[Start Text to read]
Leonid Telegin (, Doctor of Technical Sciences (Sc.D.), Professor, distinguished scientist in the gas facilities organizing construction field.

Youth 
In 1950, Leonid Telegin graduated from high school with a silver medal, becoming the first medal holder. Later, by the decision of the pedagogical council of 06/21/1950, he was nominated for a gold medal, but did not receive it, as he was repressed.

Career 
Leonid Telegin began his career as the head of the department of "Orggas" trust, Ministry of Public Utilities of the RSFSR, then worked at the Ministry of Gas Industry of the USSR. As the head of the mechanized shaft, Leonid Telegin built trunk pipelines, held the position of a chief engineer of Construction Department N3 at "Omskneftteprovodstroy" trust, as well as senior engineer at the Department of construction of oil product pipelines of the Ministry.
[End Text to read]
What you need to do:
a) Answer these from the biography of Leonid Telegin:
(i) In what year did he graduate from high school?
(ii) What medal did he graduate with?
(iii) At which trust was he chief engineer of Construction Department N3?
b) Output, word for word, the stretch of the Leonid Telegin biography from "Leonid Telegin (, Doctor" through "of the Ministry.".
The records that come next are separate material, unrelated to the biography of Leonid Telegin.
[Start Data supplied]
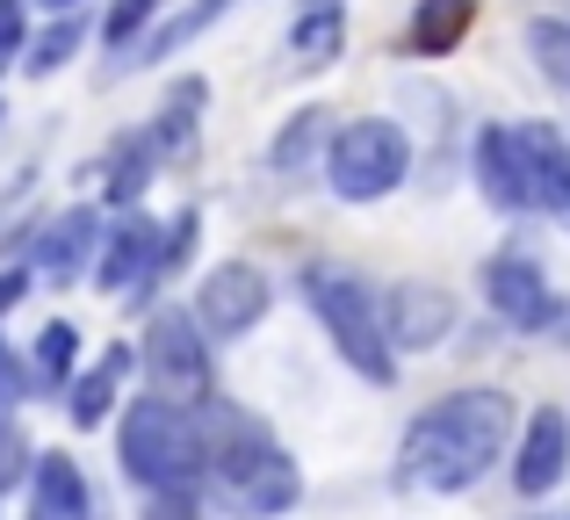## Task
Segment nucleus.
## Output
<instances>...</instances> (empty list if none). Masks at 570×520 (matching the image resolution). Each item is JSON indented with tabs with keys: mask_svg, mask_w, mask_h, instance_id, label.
I'll use <instances>...</instances> for the list:
<instances>
[{
	"mask_svg": "<svg viewBox=\"0 0 570 520\" xmlns=\"http://www.w3.org/2000/svg\"><path fill=\"white\" fill-rule=\"evenodd\" d=\"M0 116H8V109H0Z\"/></svg>",
	"mask_w": 570,
	"mask_h": 520,
	"instance_id": "nucleus-35",
	"label": "nucleus"
},
{
	"mask_svg": "<svg viewBox=\"0 0 570 520\" xmlns=\"http://www.w3.org/2000/svg\"><path fill=\"white\" fill-rule=\"evenodd\" d=\"M116 455H124V470L138 484H153V492H195V478H203V412H181L167 405V398H138V405L124 412V434H116Z\"/></svg>",
	"mask_w": 570,
	"mask_h": 520,
	"instance_id": "nucleus-3",
	"label": "nucleus"
},
{
	"mask_svg": "<svg viewBox=\"0 0 570 520\" xmlns=\"http://www.w3.org/2000/svg\"><path fill=\"white\" fill-rule=\"evenodd\" d=\"M153 8H159V0H116L109 22H101V37H109V43H130V37H138V22H145Z\"/></svg>",
	"mask_w": 570,
	"mask_h": 520,
	"instance_id": "nucleus-27",
	"label": "nucleus"
},
{
	"mask_svg": "<svg viewBox=\"0 0 570 520\" xmlns=\"http://www.w3.org/2000/svg\"><path fill=\"white\" fill-rule=\"evenodd\" d=\"M138 362H145V376H153V398H167V405H181V412H203L209 398H217L209 340H203V325H195V311H181V304L153 311Z\"/></svg>",
	"mask_w": 570,
	"mask_h": 520,
	"instance_id": "nucleus-5",
	"label": "nucleus"
},
{
	"mask_svg": "<svg viewBox=\"0 0 570 520\" xmlns=\"http://www.w3.org/2000/svg\"><path fill=\"white\" fill-rule=\"evenodd\" d=\"M203 101H209L203 80H174L167 87V109H159V124H153V153L159 159H195V124H203Z\"/></svg>",
	"mask_w": 570,
	"mask_h": 520,
	"instance_id": "nucleus-16",
	"label": "nucleus"
},
{
	"mask_svg": "<svg viewBox=\"0 0 570 520\" xmlns=\"http://www.w3.org/2000/svg\"><path fill=\"white\" fill-rule=\"evenodd\" d=\"M188 246H195V210H181V217L167 225V239H159V275H167V267H181Z\"/></svg>",
	"mask_w": 570,
	"mask_h": 520,
	"instance_id": "nucleus-28",
	"label": "nucleus"
},
{
	"mask_svg": "<svg viewBox=\"0 0 570 520\" xmlns=\"http://www.w3.org/2000/svg\"><path fill=\"white\" fill-rule=\"evenodd\" d=\"M304 296H311V311H318V325L333 333V347H340V362L354 369L362 383H397V347H390V333H383V296L368 290L362 275H347V267H333V261H311L304 267Z\"/></svg>",
	"mask_w": 570,
	"mask_h": 520,
	"instance_id": "nucleus-2",
	"label": "nucleus"
},
{
	"mask_svg": "<svg viewBox=\"0 0 570 520\" xmlns=\"http://www.w3.org/2000/svg\"><path fill=\"white\" fill-rule=\"evenodd\" d=\"M51 8H72V0H51Z\"/></svg>",
	"mask_w": 570,
	"mask_h": 520,
	"instance_id": "nucleus-34",
	"label": "nucleus"
},
{
	"mask_svg": "<svg viewBox=\"0 0 570 520\" xmlns=\"http://www.w3.org/2000/svg\"><path fill=\"white\" fill-rule=\"evenodd\" d=\"M513 441V398L505 391H448L412 420L397 449V484L412 492H470L499 470Z\"/></svg>",
	"mask_w": 570,
	"mask_h": 520,
	"instance_id": "nucleus-1",
	"label": "nucleus"
},
{
	"mask_svg": "<svg viewBox=\"0 0 570 520\" xmlns=\"http://www.w3.org/2000/svg\"><path fill=\"white\" fill-rule=\"evenodd\" d=\"M37 463V455H29V441H22V426L14 420H0V492H8L14 478H22V470Z\"/></svg>",
	"mask_w": 570,
	"mask_h": 520,
	"instance_id": "nucleus-26",
	"label": "nucleus"
},
{
	"mask_svg": "<svg viewBox=\"0 0 570 520\" xmlns=\"http://www.w3.org/2000/svg\"><path fill=\"white\" fill-rule=\"evenodd\" d=\"M484 304L499 311L505 325H520V333H542L549 311H557V290L542 282V267L528 254H491L484 261Z\"/></svg>",
	"mask_w": 570,
	"mask_h": 520,
	"instance_id": "nucleus-8",
	"label": "nucleus"
},
{
	"mask_svg": "<svg viewBox=\"0 0 570 520\" xmlns=\"http://www.w3.org/2000/svg\"><path fill=\"white\" fill-rule=\"evenodd\" d=\"M340 51H347V14H340V0H311L289 29V58L296 66H333Z\"/></svg>",
	"mask_w": 570,
	"mask_h": 520,
	"instance_id": "nucleus-17",
	"label": "nucleus"
},
{
	"mask_svg": "<svg viewBox=\"0 0 570 520\" xmlns=\"http://www.w3.org/2000/svg\"><path fill=\"white\" fill-rule=\"evenodd\" d=\"M267 304H275V290H267V275L253 261H217L203 275V290H195V325H203L209 347H224V340L253 333V325L267 318Z\"/></svg>",
	"mask_w": 570,
	"mask_h": 520,
	"instance_id": "nucleus-6",
	"label": "nucleus"
},
{
	"mask_svg": "<svg viewBox=\"0 0 570 520\" xmlns=\"http://www.w3.org/2000/svg\"><path fill=\"white\" fill-rule=\"evenodd\" d=\"M37 520H87V484L58 449L37 455Z\"/></svg>",
	"mask_w": 570,
	"mask_h": 520,
	"instance_id": "nucleus-19",
	"label": "nucleus"
},
{
	"mask_svg": "<svg viewBox=\"0 0 570 520\" xmlns=\"http://www.w3.org/2000/svg\"><path fill=\"white\" fill-rule=\"evenodd\" d=\"M29 391V376H22V362H14V354L8 347H0V420H8V405H14V398H22Z\"/></svg>",
	"mask_w": 570,
	"mask_h": 520,
	"instance_id": "nucleus-30",
	"label": "nucleus"
},
{
	"mask_svg": "<svg viewBox=\"0 0 570 520\" xmlns=\"http://www.w3.org/2000/svg\"><path fill=\"white\" fill-rule=\"evenodd\" d=\"M476 22V0H419L412 8V51L419 58H448Z\"/></svg>",
	"mask_w": 570,
	"mask_h": 520,
	"instance_id": "nucleus-18",
	"label": "nucleus"
},
{
	"mask_svg": "<svg viewBox=\"0 0 570 520\" xmlns=\"http://www.w3.org/2000/svg\"><path fill=\"white\" fill-rule=\"evenodd\" d=\"M153 167H159L153 138H130L124 153H116V167H109V203H138V188L153 181Z\"/></svg>",
	"mask_w": 570,
	"mask_h": 520,
	"instance_id": "nucleus-23",
	"label": "nucleus"
},
{
	"mask_svg": "<svg viewBox=\"0 0 570 520\" xmlns=\"http://www.w3.org/2000/svg\"><path fill=\"white\" fill-rule=\"evenodd\" d=\"M130 369H138V354H130V347H101V362L95 369H87V376H72L66 383V398H72V426H101V420H109V412H116V391H124V376H130Z\"/></svg>",
	"mask_w": 570,
	"mask_h": 520,
	"instance_id": "nucleus-14",
	"label": "nucleus"
},
{
	"mask_svg": "<svg viewBox=\"0 0 570 520\" xmlns=\"http://www.w3.org/2000/svg\"><path fill=\"white\" fill-rule=\"evenodd\" d=\"M14 51H22V8H14V0H0V66H8Z\"/></svg>",
	"mask_w": 570,
	"mask_h": 520,
	"instance_id": "nucleus-31",
	"label": "nucleus"
},
{
	"mask_svg": "<svg viewBox=\"0 0 570 520\" xmlns=\"http://www.w3.org/2000/svg\"><path fill=\"white\" fill-rule=\"evenodd\" d=\"M72 51H80V22H51V29H43L37 43H29V58H22V66H29V72L43 80V72H58V66H66Z\"/></svg>",
	"mask_w": 570,
	"mask_h": 520,
	"instance_id": "nucleus-25",
	"label": "nucleus"
},
{
	"mask_svg": "<svg viewBox=\"0 0 570 520\" xmlns=\"http://www.w3.org/2000/svg\"><path fill=\"white\" fill-rule=\"evenodd\" d=\"M476 188H484L491 210H534L528 138H520V124H491V130H476Z\"/></svg>",
	"mask_w": 570,
	"mask_h": 520,
	"instance_id": "nucleus-9",
	"label": "nucleus"
},
{
	"mask_svg": "<svg viewBox=\"0 0 570 520\" xmlns=\"http://www.w3.org/2000/svg\"><path fill=\"white\" fill-rule=\"evenodd\" d=\"M563 470H570V420H563V405H542L528 420V434H520L513 484L528 499H542V492H557V484H563Z\"/></svg>",
	"mask_w": 570,
	"mask_h": 520,
	"instance_id": "nucleus-10",
	"label": "nucleus"
},
{
	"mask_svg": "<svg viewBox=\"0 0 570 520\" xmlns=\"http://www.w3.org/2000/svg\"><path fill=\"white\" fill-rule=\"evenodd\" d=\"M72 354H80L72 318H51L37 340H29V383H43V391H66V383H72Z\"/></svg>",
	"mask_w": 570,
	"mask_h": 520,
	"instance_id": "nucleus-20",
	"label": "nucleus"
},
{
	"mask_svg": "<svg viewBox=\"0 0 570 520\" xmlns=\"http://www.w3.org/2000/svg\"><path fill=\"white\" fill-rule=\"evenodd\" d=\"M217 492L232 499L238 513H253V520H275V513H289L296 499H304V478H296L289 449H282V441H275V449H267L261 463H246V470H238V478H224Z\"/></svg>",
	"mask_w": 570,
	"mask_h": 520,
	"instance_id": "nucleus-11",
	"label": "nucleus"
},
{
	"mask_svg": "<svg viewBox=\"0 0 570 520\" xmlns=\"http://www.w3.org/2000/svg\"><path fill=\"white\" fill-rule=\"evenodd\" d=\"M318 174L340 203H383L412 181V138H404L397 116H354L325 138Z\"/></svg>",
	"mask_w": 570,
	"mask_h": 520,
	"instance_id": "nucleus-4",
	"label": "nucleus"
},
{
	"mask_svg": "<svg viewBox=\"0 0 570 520\" xmlns=\"http://www.w3.org/2000/svg\"><path fill=\"white\" fill-rule=\"evenodd\" d=\"M528 51H534V66H542V80L570 95V22H557V14L528 22Z\"/></svg>",
	"mask_w": 570,
	"mask_h": 520,
	"instance_id": "nucleus-22",
	"label": "nucleus"
},
{
	"mask_svg": "<svg viewBox=\"0 0 570 520\" xmlns=\"http://www.w3.org/2000/svg\"><path fill=\"white\" fill-rule=\"evenodd\" d=\"M448 325H455V304H448L433 282H397V290H390V304H383L390 347H433Z\"/></svg>",
	"mask_w": 570,
	"mask_h": 520,
	"instance_id": "nucleus-12",
	"label": "nucleus"
},
{
	"mask_svg": "<svg viewBox=\"0 0 570 520\" xmlns=\"http://www.w3.org/2000/svg\"><path fill=\"white\" fill-rule=\"evenodd\" d=\"M325 138H333V116H325V109H296L289 124H282V138L267 145V159H275L282 174L311 167V159H325Z\"/></svg>",
	"mask_w": 570,
	"mask_h": 520,
	"instance_id": "nucleus-21",
	"label": "nucleus"
},
{
	"mask_svg": "<svg viewBox=\"0 0 570 520\" xmlns=\"http://www.w3.org/2000/svg\"><path fill=\"white\" fill-rule=\"evenodd\" d=\"M224 8H232V0H195V8H188V14H174V22H167V29H159V37H153V43H145V58H167V51H181V43H188V37H203V29H209V22H217V14H224Z\"/></svg>",
	"mask_w": 570,
	"mask_h": 520,
	"instance_id": "nucleus-24",
	"label": "nucleus"
},
{
	"mask_svg": "<svg viewBox=\"0 0 570 520\" xmlns=\"http://www.w3.org/2000/svg\"><path fill=\"white\" fill-rule=\"evenodd\" d=\"M528 138V181H534V210L570 217V145L557 124H520Z\"/></svg>",
	"mask_w": 570,
	"mask_h": 520,
	"instance_id": "nucleus-13",
	"label": "nucleus"
},
{
	"mask_svg": "<svg viewBox=\"0 0 570 520\" xmlns=\"http://www.w3.org/2000/svg\"><path fill=\"white\" fill-rule=\"evenodd\" d=\"M528 520H570V513H528Z\"/></svg>",
	"mask_w": 570,
	"mask_h": 520,
	"instance_id": "nucleus-33",
	"label": "nucleus"
},
{
	"mask_svg": "<svg viewBox=\"0 0 570 520\" xmlns=\"http://www.w3.org/2000/svg\"><path fill=\"white\" fill-rule=\"evenodd\" d=\"M22 290H29V275H22V267H8V275H0V318L22 304Z\"/></svg>",
	"mask_w": 570,
	"mask_h": 520,
	"instance_id": "nucleus-32",
	"label": "nucleus"
},
{
	"mask_svg": "<svg viewBox=\"0 0 570 520\" xmlns=\"http://www.w3.org/2000/svg\"><path fill=\"white\" fill-rule=\"evenodd\" d=\"M145 520H203V507H195V492H153Z\"/></svg>",
	"mask_w": 570,
	"mask_h": 520,
	"instance_id": "nucleus-29",
	"label": "nucleus"
},
{
	"mask_svg": "<svg viewBox=\"0 0 570 520\" xmlns=\"http://www.w3.org/2000/svg\"><path fill=\"white\" fill-rule=\"evenodd\" d=\"M95 239H101V217L95 210H66L51 232L37 239V275L43 282H72L80 275V261L95 254Z\"/></svg>",
	"mask_w": 570,
	"mask_h": 520,
	"instance_id": "nucleus-15",
	"label": "nucleus"
},
{
	"mask_svg": "<svg viewBox=\"0 0 570 520\" xmlns=\"http://www.w3.org/2000/svg\"><path fill=\"white\" fill-rule=\"evenodd\" d=\"M95 282L109 296H130V290H153L159 282V225L153 217H116L109 232H101V246H95Z\"/></svg>",
	"mask_w": 570,
	"mask_h": 520,
	"instance_id": "nucleus-7",
	"label": "nucleus"
}]
</instances>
[End Data supplied]
Solutions by task:
a)
(i) 1950
(ii) A silver medal
(iii) The "Omskneftteprovodstroy" trust

b)
Leonid Telegin (, Doctor of Technical Sciences (Sc.D.), Professor, distinguished scientist in the gas facilities organizing construction field.

Youth 
In 1950, Leonid Telegin graduated from high school with a silver medal, becoming the first medal holder. Later, by the decision of the pedagogical council of 06/21/1950, he was nominated for a gold medal, but did not receive it, as he was repressed.

Career 
Leonid Telegin began his career as the head of the department of "Orggas" trust, Ministry of Public Utilities of the RSFSR, then worked at the Ministry of Gas Industry of the USSR. As the head of the mechanized shaft, Leonid Telegin built trunk pipelines, held the position of a chief engineer of Construction Department N3 at "Omskneftteprovodstroy" trust, as well as senior engineer at the Department of construction of oil product pipelines of the Ministry.